◆ Reading text:

Immutability of Content in DataONE

Overview

To support the goals of preservation and scientific reproducibility, all registered objects in DataONE are considered immutable, with each object representing a published snapshot of data or metadata associated with a specific time. DataONE manages the registration, indexing, and replication of these snapshots throughout the DataONE network of Member Nodes. Upon this foundation, DataONE can guarantee that the exact byte array returned through the DataONE Read APIs (MNRead and CNRead) is the one submitted and registered.

Any repository that provides unique identifiers to snapshots (or revisions) can participate as DataONE Member Nodes, irrespective of whether or not they retain past snapshots. This is accomplished by the use of two identifiers, one representing the revision, and the other representing the changing (or mutable) entity. For those Member Nodes only managing the mutable entity, as long as a unique revision-level identifier is generated upon each update to the entity, DataONE will not reject the update. In situations where the rate of change is faster than DataONE’s Member Node synchronization, it is possible that some snapshots will fail to be registered. However, since that revision’s unique identifier is never indexed or otherwise made available, the chance for needing to retrieve that snapshot (and not finding it) in the future is very small.

The two identifiers are known as:

Persistent Identifier (PID)

declared in the systemMetadata.identifier field. This identifier represents the snapshot or revision DataONE replicates among the DataONE federation.

◆ Supplied entries:

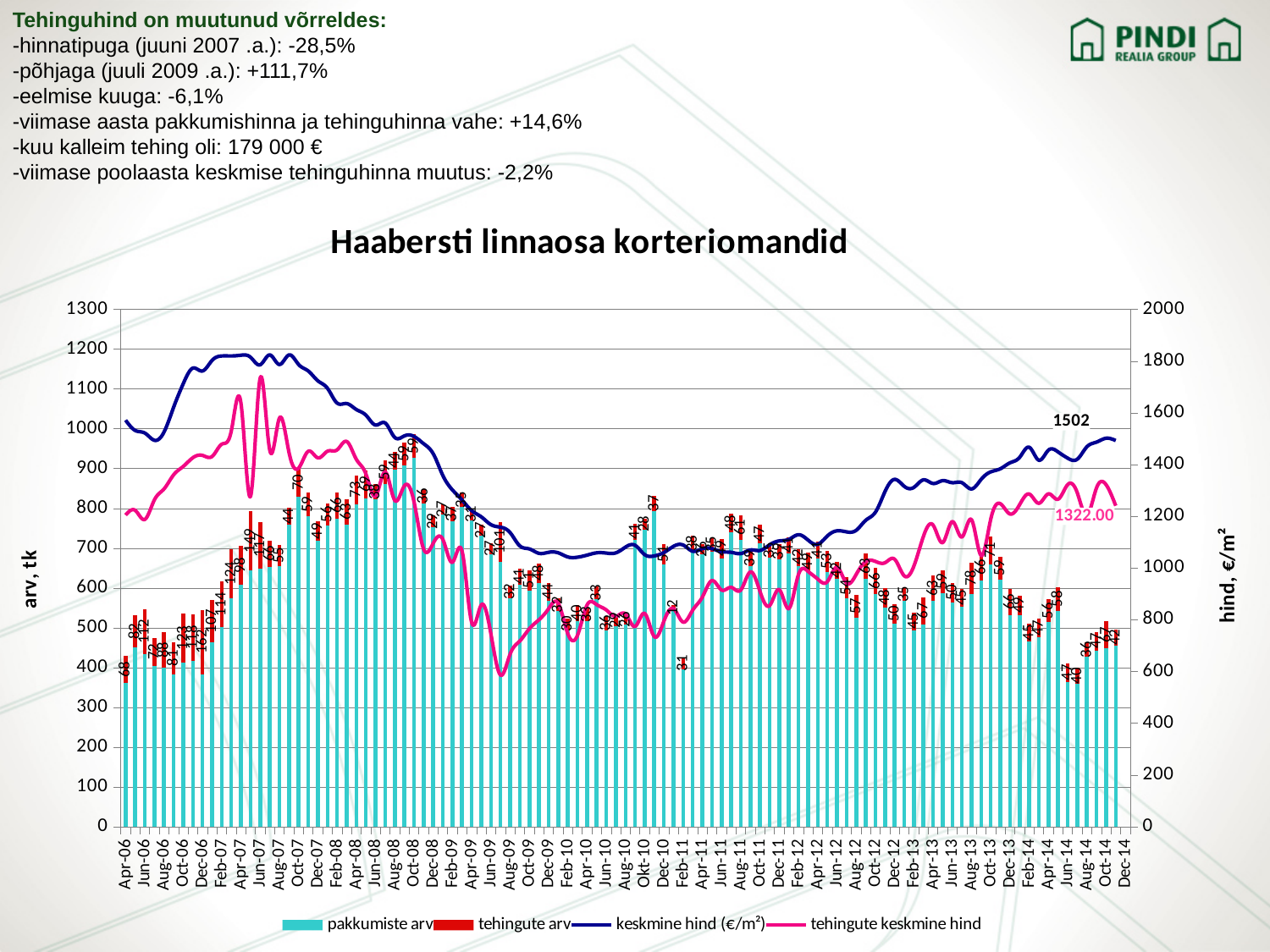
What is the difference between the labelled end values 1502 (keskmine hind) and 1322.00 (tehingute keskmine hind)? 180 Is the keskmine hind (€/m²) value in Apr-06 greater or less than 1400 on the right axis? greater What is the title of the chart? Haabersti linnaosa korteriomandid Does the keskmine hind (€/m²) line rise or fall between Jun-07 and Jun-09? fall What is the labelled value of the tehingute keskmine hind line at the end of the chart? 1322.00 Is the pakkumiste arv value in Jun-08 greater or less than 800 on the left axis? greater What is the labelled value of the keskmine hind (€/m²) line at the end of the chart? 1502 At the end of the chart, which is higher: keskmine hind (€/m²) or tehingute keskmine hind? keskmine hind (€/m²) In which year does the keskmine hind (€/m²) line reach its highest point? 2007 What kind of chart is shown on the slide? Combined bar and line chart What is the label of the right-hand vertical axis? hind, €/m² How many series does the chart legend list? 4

==

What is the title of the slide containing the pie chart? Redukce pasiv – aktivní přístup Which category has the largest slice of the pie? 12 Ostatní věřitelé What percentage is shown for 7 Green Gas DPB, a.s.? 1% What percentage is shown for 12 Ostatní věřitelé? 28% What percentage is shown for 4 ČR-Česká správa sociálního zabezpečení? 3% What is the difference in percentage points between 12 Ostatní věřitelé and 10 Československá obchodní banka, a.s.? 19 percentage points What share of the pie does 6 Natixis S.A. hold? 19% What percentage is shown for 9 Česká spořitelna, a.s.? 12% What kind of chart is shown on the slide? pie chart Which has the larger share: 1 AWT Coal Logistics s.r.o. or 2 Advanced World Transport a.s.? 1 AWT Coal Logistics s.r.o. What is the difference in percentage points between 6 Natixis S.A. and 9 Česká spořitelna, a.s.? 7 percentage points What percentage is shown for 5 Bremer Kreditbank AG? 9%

...

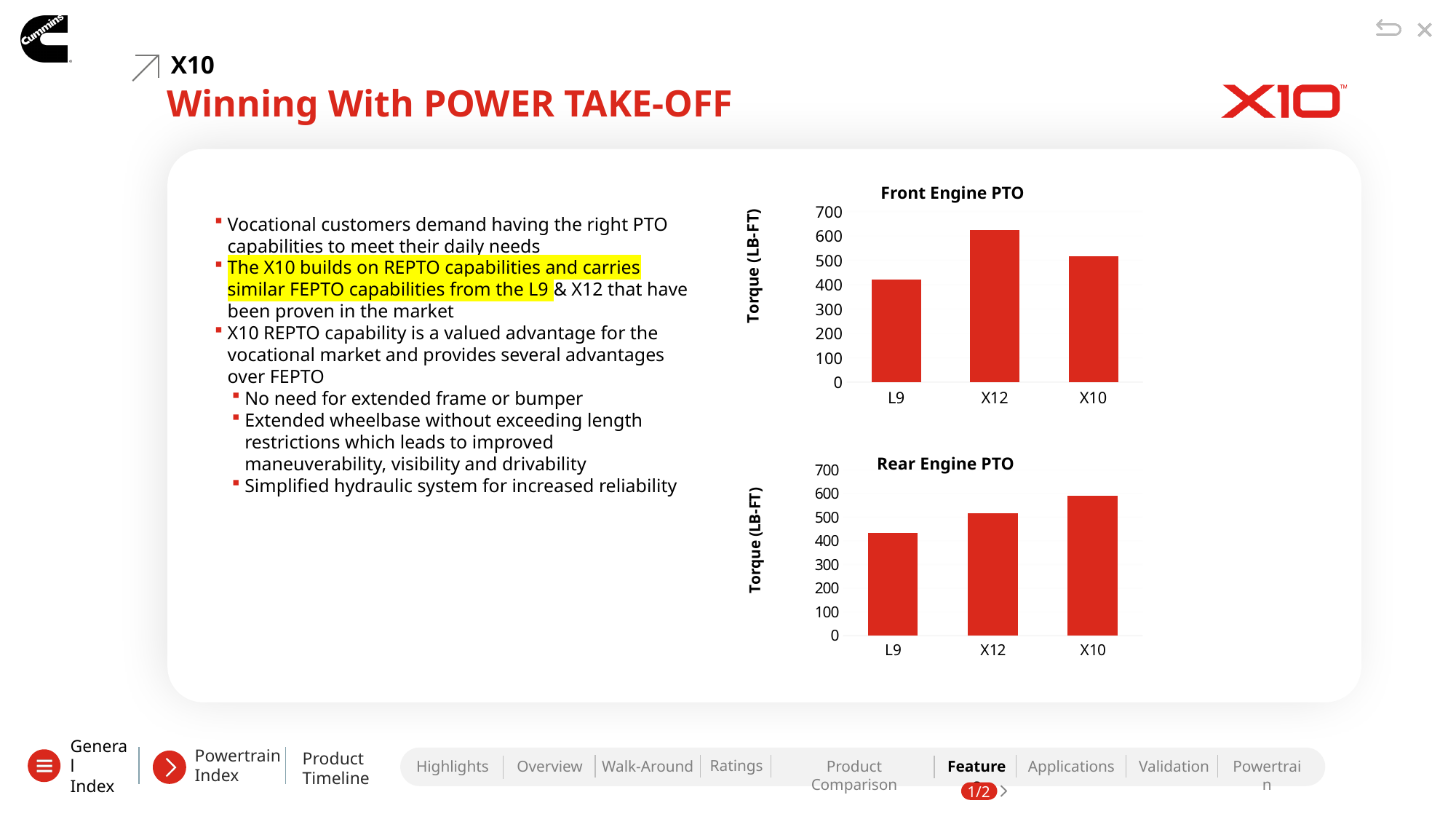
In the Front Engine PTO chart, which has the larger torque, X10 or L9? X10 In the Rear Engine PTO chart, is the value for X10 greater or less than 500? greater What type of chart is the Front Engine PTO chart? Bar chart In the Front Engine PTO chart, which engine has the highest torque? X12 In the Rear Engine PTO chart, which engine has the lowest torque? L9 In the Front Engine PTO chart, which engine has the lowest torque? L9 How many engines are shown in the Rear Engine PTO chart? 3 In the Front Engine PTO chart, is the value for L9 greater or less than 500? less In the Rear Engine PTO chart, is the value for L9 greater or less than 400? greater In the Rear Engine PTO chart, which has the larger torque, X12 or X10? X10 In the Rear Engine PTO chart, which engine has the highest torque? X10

◆ Explore the material:
**a)** Repeat word for word the part of the DataONE immutability text from "To support the" to "submitted and registered.".
**b)** Pick up the text on immutability of content in DataONE where it ends and keep writing.

◆ Task results:
**a)**
To support the goals of preservation and scientific reproducibility, all registered objects in DataONE are considered immutable, with each object representing a published snapshot of data or metadata associated with a specific time. DataONE manages the registration, indexing, and replication of these snapshots throughout the DataONE network of Member Nodes. Upon this foundation, DataONE can guarantee that the exact byte array returned through the DataONE Read APIs (MNRead and CNRead) is the one submitted and registered.

**b)**
Series Identifier (SID)

declared in the systemMetadata.seriesId field. This identifier represents the mutable content, and resolves to the latest revision among all registered revisions when used in the DataONE Read APIs.

DataONE relies on content originators to generate the identifiers they use for each snapshot (with the series identifier being optional) being registered, and determining which field will hold the “citable” identifier.

Changes constituting a new snapshot

DataONE considers any change that results in a different byte array of content to be a new snapshot, and thus a new object to be registered. Subtle changes, such as whitespace differences, although potentially meaningless, do therefore constitute a new object. If not properly identified with a new PID, the content held on that Member Node is invalid. Member Nodes that periodically regenerate their stored content or manipulate it upon retrieval will need to take extra care to validate checksums after regeneration or manipulation and resolve any discrepancies in content they may encounter.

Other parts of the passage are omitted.